La troisième entrave à briser comprend toute
croyance irraisonnée ou fausse, toute
disposition à faire dépendre
des
rites et des cérémonies extérieures la purification morale.
Pour arriver à rejeter cette entrave, l'homme doit apprendre à ne
compter que sur lui-même et non pas sur les autres ni sur la forme extérieure
d'aucune
religion.
Les trois premières entraves constituent une série.

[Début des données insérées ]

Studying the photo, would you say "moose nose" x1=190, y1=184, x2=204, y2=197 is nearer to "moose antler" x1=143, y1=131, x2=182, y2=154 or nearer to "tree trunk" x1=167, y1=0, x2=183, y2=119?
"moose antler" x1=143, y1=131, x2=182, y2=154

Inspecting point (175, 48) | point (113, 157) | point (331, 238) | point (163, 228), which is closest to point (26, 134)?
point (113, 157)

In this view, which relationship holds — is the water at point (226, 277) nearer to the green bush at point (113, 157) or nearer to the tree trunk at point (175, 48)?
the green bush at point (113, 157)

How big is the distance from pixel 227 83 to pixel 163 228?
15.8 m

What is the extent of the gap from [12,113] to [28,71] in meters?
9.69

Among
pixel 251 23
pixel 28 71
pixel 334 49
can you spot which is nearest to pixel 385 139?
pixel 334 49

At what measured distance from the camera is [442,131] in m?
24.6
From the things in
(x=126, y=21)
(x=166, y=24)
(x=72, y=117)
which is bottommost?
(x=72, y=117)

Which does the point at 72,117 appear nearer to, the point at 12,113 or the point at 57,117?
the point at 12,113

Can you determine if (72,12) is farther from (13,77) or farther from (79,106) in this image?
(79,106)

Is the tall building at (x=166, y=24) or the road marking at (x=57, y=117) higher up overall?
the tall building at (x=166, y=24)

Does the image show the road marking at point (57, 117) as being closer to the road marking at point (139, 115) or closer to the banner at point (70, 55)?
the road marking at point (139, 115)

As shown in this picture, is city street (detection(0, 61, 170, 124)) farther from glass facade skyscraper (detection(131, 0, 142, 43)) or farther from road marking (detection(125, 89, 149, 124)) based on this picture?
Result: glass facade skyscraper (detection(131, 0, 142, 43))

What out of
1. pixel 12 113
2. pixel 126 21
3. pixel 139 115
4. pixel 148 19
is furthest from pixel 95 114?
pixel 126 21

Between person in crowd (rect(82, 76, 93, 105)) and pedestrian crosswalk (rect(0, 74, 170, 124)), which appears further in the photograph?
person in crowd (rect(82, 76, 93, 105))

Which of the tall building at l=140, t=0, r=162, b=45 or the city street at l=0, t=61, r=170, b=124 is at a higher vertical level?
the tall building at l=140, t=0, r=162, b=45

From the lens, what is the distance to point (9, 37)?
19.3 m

La différence entre l'individualité et la personnalité étant
pleinement réalisée, il devient possible, dans une certaine mesure,
d'examiner le processus de la réincarnation et par suite de ne plus avoir
aucun doute à cet égard. Cela fait, l'assurance que le véritable
ego est spirituellement permanent donne au
disciple la confiance en sa propre
force spirituelle et met fin à la superstition.
II. SAKADAGAMI
L'élève admis à ce deuxième stade est désigné
sous le nom de
Sakâdâgain « l'homme qui ne reviendra
plus qu'une fois » ; en d'autres termes, un homme arrivé à ce
niveau ne devrait plus avoir besoin que d'une seule incarnation pour atteindre
le grade d'Arhat. En faisant ce deuxième pas, l'élève ne
rejette pas d'autres entraves, mais il s'efforce de réduire à leur
minimum celles qui l'enchaînent encore. Cette période n'en est pas
moins marquée, généralement, par un développement
psychique et intellectuel considérable.
Les facultés, ordinairement appelées psychiques
n'ont-elles pas encore été acquises, elles doivent s'éveiller
pendant cette période, car sans elles il n'y aurait pour l'élève
ni assimilation possible des connaissances qui doivent maintenant lui être
communiquées, ni aptitude à travailler d'en haut pour l'humanité,
tâche à laquelle il a dorénavant le privilège de collaborer.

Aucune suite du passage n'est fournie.